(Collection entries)
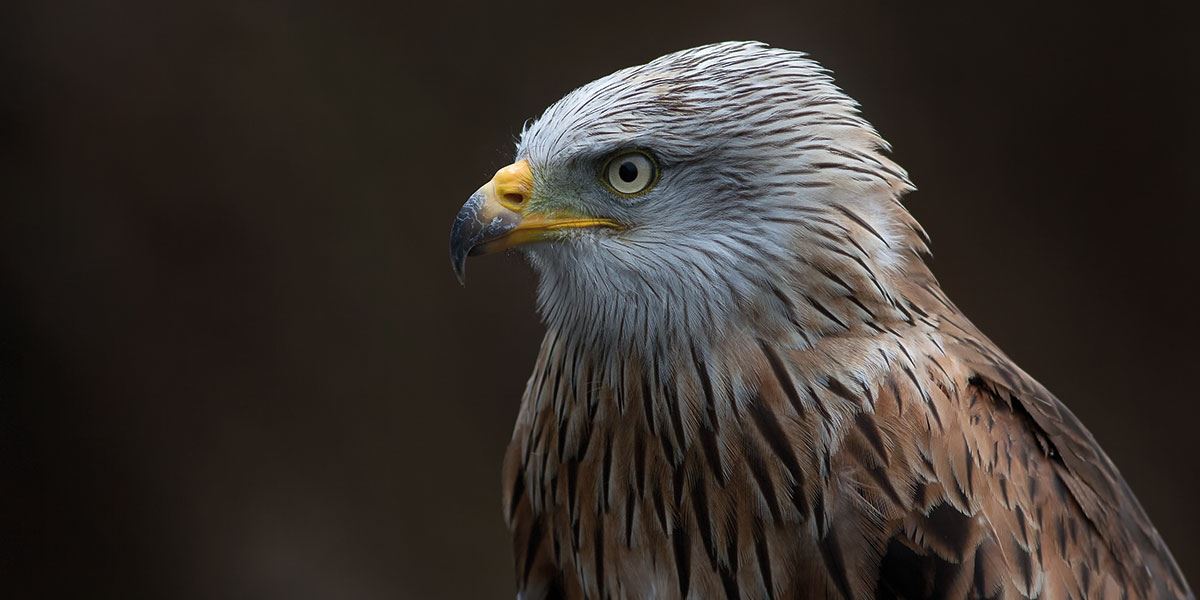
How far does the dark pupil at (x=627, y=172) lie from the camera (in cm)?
227

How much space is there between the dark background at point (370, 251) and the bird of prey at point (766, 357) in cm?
283

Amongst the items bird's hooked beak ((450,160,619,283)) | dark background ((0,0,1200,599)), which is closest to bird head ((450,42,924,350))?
bird's hooked beak ((450,160,619,283))

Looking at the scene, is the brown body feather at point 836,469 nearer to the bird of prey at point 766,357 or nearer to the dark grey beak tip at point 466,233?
the bird of prey at point 766,357

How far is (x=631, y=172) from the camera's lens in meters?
2.27

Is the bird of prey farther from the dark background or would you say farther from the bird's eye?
the dark background

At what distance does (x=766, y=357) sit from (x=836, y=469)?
0.87 ft

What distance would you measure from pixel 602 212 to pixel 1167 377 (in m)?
4.29

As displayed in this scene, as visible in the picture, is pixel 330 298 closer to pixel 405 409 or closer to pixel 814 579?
pixel 405 409

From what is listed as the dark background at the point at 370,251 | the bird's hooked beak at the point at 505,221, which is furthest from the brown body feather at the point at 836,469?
the dark background at the point at 370,251

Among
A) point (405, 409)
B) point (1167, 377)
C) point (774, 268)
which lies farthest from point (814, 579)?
point (1167, 377)

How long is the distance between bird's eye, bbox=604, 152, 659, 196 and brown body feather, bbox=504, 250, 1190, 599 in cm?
34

-- Exercise task --
Repeat word for word the part of the collection entries above that begins with the line containing "From what is" and runs through the last line, including both ends.

-- Answer to this problem --
From what is listed as the dark background at the point at 370,251 | the bird's hooked beak at the point at 505,221, which is furthest from the brown body feather at the point at 836,469?
the dark background at the point at 370,251

Among
A) point (405, 409)
B) point (1167, 377)
C) point (774, 268)
which lies farthest from point (814, 579)?
point (1167, 377)

How long is the distance between bird's eye, bbox=604, 152, 659, 196 and brown body feather, bbox=504, 250, 1190, 599 in cm?
34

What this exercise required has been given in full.